• ОБЯЗАТЕЛЬНОЕ ЗАДАНИЕ:
Определите, в скольких строках ниже встречается слово «characters», с учетом регистра. В ответе укажите только число.

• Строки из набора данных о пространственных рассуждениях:
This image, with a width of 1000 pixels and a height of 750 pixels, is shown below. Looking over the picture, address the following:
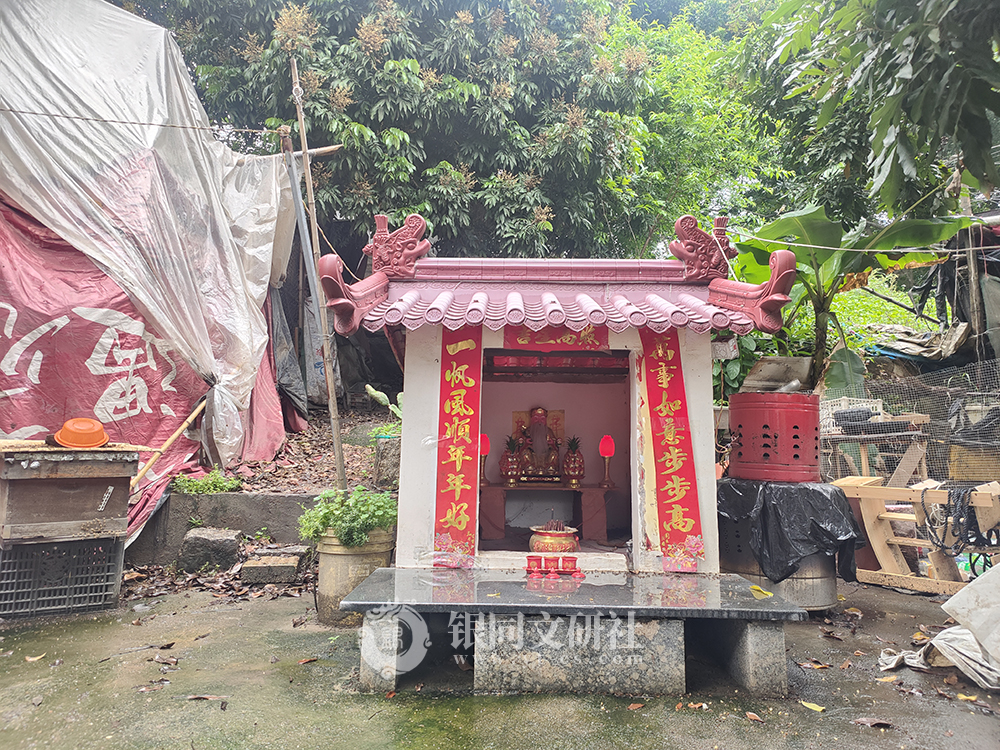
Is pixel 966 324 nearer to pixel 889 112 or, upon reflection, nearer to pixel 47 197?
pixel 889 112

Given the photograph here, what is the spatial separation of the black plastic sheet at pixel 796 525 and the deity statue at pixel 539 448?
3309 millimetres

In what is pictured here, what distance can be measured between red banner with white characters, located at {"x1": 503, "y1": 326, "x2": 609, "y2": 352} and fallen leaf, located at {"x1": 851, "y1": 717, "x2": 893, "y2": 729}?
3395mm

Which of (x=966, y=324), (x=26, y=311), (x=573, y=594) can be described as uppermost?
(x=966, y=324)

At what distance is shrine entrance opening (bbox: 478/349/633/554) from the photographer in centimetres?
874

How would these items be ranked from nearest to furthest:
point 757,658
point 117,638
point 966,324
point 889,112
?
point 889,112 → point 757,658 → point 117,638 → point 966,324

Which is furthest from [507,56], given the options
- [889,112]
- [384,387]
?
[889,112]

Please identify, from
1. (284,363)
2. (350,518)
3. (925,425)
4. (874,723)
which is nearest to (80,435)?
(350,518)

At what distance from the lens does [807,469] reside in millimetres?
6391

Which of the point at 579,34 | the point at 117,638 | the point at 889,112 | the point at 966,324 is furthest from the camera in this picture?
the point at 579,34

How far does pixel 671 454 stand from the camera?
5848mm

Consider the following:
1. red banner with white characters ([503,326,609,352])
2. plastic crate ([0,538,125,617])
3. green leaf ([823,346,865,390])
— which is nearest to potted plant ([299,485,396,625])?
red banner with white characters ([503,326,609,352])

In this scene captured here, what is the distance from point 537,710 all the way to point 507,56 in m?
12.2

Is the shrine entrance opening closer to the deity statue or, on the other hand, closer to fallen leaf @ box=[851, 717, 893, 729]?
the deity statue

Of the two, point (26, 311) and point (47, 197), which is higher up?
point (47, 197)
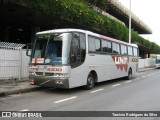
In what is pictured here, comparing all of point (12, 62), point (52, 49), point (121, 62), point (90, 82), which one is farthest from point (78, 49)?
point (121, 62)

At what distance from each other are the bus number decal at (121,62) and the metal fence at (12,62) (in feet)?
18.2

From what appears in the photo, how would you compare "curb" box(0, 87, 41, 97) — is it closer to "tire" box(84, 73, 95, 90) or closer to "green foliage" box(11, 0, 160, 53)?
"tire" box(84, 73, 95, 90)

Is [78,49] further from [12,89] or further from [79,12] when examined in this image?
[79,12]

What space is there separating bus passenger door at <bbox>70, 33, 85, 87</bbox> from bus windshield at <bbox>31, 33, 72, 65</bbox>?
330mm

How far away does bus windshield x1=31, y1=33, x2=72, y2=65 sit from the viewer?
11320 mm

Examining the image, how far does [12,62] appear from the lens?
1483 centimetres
* * *
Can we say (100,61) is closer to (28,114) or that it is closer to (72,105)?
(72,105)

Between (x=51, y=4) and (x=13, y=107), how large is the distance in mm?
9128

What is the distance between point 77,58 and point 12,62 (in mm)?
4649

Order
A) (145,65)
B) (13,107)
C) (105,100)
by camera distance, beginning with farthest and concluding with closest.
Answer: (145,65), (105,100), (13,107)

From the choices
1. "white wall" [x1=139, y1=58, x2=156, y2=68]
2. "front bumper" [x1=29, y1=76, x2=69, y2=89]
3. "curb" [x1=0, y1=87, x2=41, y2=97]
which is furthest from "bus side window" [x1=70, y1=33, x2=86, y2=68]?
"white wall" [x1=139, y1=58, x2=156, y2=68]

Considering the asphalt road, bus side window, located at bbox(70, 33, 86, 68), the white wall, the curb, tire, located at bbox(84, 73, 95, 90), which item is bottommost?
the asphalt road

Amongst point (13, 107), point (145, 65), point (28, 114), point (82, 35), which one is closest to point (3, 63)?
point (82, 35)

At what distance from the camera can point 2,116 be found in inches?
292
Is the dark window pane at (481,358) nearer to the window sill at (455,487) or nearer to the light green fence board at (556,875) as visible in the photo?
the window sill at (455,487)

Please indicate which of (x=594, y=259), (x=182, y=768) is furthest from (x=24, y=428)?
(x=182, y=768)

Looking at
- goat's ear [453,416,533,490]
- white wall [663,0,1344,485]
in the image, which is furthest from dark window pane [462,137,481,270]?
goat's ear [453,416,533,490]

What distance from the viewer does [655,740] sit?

• РЕШЕНИЕ УПРАЖНЕНИЯ:
3